Soaring prices have been the big economic story for quite a while. But there are signs that inflation could be on the verge of getting pushed off the front pages – or at least further down on the front page – to make room for another ominous economic condition: recession.

Last week we received some disconcerting news along the recession front. It turns out that gross domestic product (GDP) fell 1.4% in the first quarter of the year. The consensus estimate was that we would see growth of 1% in the first quarter.[1]

The White House was quick to dismiss the significance of the drop in GDP by attributing it to what President Biden called “technical factors.”[2] He was referring to the determination that growth was pulled backwards by such influences as a drop in exports, a rise in imports and less spending by governments at all levels, rather than by a drop in consumer spending.[3] Indeed, consumer spending increased by 2.7% against a backdrop of rising prices.[4]

By contrast, the Editorial Board at the Wall Street Journal seemed to find the GDP figure worthy of at least modest alarm, noting that the contraction came before any meaningful interest-rate increases had been initiated.[5] In other words, “technical factors” or not, news of a shrinking GDP one week before the central bank raised interest rates by a bigger-than-usual margin of 50 basis points could be viewed as concerning.

As a matter of fact, we now are hearing from highly respected figures on the macroeconomic front that recession is all but certain. One of the world’s most respected global banking institutions recently revised their prediction of a mild recession – made only a few weeks ago – to say they now are expecting the U.S. to experience a significant downturn. And the former vice chair of the Federal Reserve recently suggested for the first time that recession is “inevitable.”

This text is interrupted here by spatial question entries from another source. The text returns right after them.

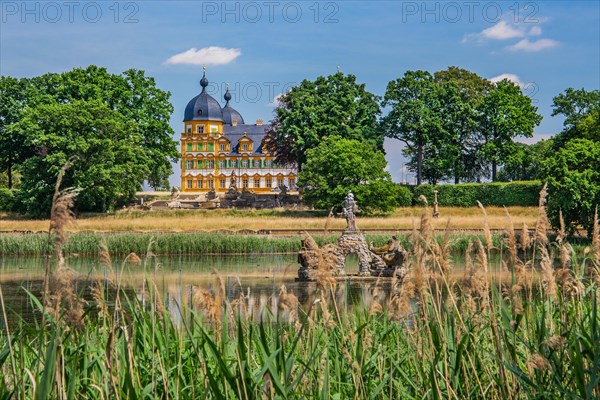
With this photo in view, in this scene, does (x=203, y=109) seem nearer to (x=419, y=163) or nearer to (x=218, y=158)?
(x=218, y=158)

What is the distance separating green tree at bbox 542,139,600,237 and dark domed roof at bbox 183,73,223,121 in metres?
62.8

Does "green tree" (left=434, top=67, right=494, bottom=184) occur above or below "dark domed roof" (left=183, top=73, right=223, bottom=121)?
below

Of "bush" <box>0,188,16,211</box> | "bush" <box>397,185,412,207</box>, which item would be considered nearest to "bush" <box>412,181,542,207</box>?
"bush" <box>397,185,412,207</box>

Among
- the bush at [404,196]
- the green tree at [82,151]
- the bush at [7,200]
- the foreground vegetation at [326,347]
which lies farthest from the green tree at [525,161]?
the foreground vegetation at [326,347]

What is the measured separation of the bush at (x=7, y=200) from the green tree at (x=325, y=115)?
1744 centimetres

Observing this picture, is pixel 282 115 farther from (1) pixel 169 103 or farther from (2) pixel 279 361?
(2) pixel 279 361

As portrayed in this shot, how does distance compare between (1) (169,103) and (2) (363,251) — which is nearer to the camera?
(2) (363,251)

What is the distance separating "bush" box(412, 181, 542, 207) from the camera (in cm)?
4988

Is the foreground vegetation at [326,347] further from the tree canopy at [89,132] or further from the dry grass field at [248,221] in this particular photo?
the tree canopy at [89,132]

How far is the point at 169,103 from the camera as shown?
180 feet

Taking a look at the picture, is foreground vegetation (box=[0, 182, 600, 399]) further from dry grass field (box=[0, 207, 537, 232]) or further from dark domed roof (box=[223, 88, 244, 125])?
dark domed roof (box=[223, 88, 244, 125])

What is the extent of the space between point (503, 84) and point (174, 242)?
1311 inches

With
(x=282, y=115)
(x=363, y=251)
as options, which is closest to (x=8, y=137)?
(x=282, y=115)

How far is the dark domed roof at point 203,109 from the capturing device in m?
94.2
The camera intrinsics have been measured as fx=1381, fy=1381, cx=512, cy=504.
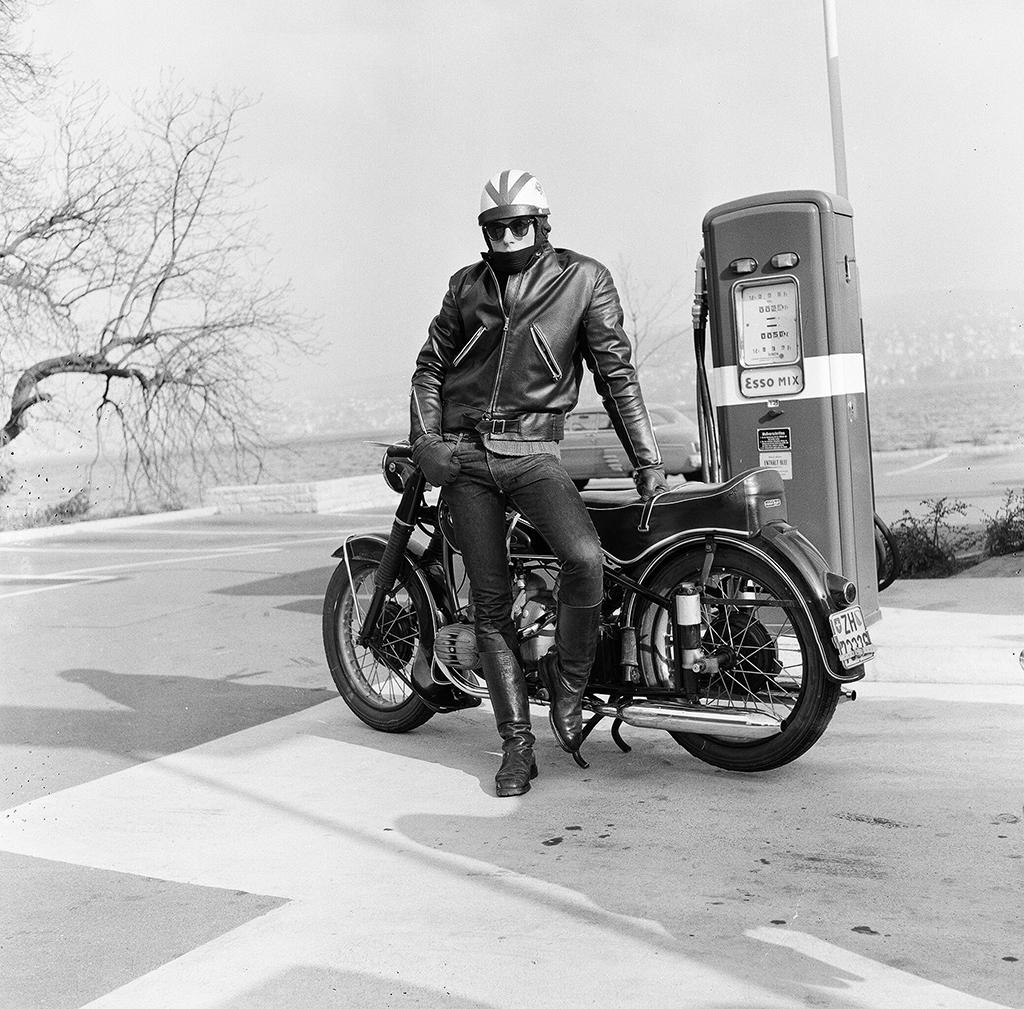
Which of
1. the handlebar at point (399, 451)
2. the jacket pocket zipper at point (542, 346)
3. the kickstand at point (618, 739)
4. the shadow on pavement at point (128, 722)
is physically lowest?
the shadow on pavement at point (128, 722)

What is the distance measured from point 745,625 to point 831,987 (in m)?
1.94

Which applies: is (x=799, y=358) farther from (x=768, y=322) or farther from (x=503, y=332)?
(x=503, y=332)

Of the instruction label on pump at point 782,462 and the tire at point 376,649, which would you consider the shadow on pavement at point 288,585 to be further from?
the instruction label on pump at point 782,462

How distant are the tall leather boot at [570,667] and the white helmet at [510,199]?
4.65 ft

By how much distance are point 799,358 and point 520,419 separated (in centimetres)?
217

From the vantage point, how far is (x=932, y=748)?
17.3ft

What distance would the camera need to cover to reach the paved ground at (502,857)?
3.39 metres

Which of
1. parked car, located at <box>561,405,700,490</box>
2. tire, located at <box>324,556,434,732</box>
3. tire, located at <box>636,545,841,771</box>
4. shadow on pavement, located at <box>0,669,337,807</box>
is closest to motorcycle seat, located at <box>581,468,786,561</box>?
tire, located at <box>636,545,841,771</box>

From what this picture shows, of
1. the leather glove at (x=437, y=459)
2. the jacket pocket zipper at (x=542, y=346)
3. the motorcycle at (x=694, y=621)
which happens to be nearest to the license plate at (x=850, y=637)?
the motorcycle at (x=694, y=621)

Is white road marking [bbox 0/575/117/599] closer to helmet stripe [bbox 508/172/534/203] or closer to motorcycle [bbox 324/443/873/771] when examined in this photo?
motorcycle [bbox 324/443/873/771]

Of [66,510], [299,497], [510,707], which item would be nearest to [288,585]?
[510,707]

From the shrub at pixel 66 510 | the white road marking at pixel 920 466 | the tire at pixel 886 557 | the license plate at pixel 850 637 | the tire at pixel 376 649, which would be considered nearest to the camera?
the license plate at pixel 850 637

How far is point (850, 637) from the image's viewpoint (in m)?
4.71

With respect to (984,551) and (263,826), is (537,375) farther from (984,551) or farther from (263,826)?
(984,551)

In my view, it’s worth taking note of these publicly declared projections from respected economic authorities in recent days and weeks that we’re in store for a major economic setback. And it’s also significant that Q1 GDP surprised practically everybody and shrank before the effects of rate hikes actually were felt. That certainly doesn’t help the case of those who contend we will see either no recession or one that proves relatively inconsequential.[6]